YOUR INSTRUCTIONS:
In the passage about supported housing for people experiencing homelessness, why did the writer take up the chance to join the Mission, Theology and Ministry for the Margins course?

PASSAGE TO READ:
..............................
I’ve had the privilege of working for Hope into Action for the past seven years. We provide supported housing for people experiencing homelessness, but we are passionate about offering far more than just accommodation. By partnering with local churches, we address not only the poverty of resources, but also the deeper poverties of relationship and identity.
Our support is holistic, empowering individuals to move towards independence, restored dignity, and a fresh start. It is an attempt to do exactly what Paul calls us to in Ephesians 5:2:
“Walk in the way of love, just as Christ loved us and gave himself up for us as a fragrant offering and sacrifice to God.”
Stretching and shaping
That passion drives me to explore further and seek deeper understanding. So when I was given the opportunity to join Jon Swales’ Mission, Theology and Ministry for the Margins course, I hoped it would stretch and shape me. I wanted it to deepen my understanding of homelessness, challenge my theology, and equip me to grow in new ways.
..............................
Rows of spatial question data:

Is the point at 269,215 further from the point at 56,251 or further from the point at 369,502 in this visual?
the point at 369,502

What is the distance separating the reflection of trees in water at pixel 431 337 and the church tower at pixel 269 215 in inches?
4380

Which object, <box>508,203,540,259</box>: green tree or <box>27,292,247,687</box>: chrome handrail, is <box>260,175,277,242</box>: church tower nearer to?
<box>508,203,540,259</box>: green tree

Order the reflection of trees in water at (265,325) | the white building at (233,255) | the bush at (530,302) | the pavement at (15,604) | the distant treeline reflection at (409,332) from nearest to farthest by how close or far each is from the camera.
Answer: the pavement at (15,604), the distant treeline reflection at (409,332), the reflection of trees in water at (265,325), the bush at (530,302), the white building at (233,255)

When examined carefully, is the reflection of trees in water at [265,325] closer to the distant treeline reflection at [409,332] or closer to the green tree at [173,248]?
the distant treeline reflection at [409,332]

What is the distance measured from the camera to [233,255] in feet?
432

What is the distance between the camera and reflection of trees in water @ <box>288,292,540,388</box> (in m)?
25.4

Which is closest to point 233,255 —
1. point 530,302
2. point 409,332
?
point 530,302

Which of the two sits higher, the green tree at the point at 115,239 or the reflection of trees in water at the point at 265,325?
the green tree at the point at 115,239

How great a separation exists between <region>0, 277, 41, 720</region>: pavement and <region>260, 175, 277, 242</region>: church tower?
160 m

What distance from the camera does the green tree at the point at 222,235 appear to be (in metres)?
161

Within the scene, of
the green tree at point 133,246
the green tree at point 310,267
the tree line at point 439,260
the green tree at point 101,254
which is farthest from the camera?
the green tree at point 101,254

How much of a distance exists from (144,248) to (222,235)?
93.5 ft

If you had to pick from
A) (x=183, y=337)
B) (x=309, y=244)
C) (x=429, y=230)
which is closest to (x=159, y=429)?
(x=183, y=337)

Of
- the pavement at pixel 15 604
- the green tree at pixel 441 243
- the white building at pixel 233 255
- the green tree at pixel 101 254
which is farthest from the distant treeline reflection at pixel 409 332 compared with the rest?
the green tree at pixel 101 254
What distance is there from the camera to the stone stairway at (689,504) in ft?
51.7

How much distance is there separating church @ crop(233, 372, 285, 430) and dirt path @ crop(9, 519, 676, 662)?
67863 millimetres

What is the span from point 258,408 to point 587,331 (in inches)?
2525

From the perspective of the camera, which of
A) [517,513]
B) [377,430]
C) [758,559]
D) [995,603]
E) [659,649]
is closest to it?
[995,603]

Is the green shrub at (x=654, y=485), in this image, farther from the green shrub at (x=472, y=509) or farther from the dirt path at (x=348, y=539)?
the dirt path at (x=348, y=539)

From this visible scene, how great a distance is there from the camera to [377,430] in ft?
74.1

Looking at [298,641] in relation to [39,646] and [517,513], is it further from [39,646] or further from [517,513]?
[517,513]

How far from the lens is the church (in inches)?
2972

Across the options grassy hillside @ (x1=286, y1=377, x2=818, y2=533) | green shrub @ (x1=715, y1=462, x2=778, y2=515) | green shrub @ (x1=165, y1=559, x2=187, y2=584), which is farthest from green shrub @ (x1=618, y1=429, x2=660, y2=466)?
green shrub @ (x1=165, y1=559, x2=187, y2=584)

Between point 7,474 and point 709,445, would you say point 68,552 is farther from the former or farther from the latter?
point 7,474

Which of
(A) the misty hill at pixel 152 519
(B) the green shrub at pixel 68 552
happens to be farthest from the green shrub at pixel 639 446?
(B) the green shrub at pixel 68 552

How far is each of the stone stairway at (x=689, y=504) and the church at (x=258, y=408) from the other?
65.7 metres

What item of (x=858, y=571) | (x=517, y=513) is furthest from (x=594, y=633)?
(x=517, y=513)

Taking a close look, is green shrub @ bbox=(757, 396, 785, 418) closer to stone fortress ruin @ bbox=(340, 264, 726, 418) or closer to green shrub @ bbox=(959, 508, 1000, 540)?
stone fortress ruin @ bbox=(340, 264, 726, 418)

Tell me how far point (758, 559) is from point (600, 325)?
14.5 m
..............................
EXERCISE RESULT:
The writer's passion for the work drove them to explore further and seek deeper understanding. They hoped the course would stretch and shape them by deepening their understanding of homelessness, challenging their theology, and equipping them to grow in new ways.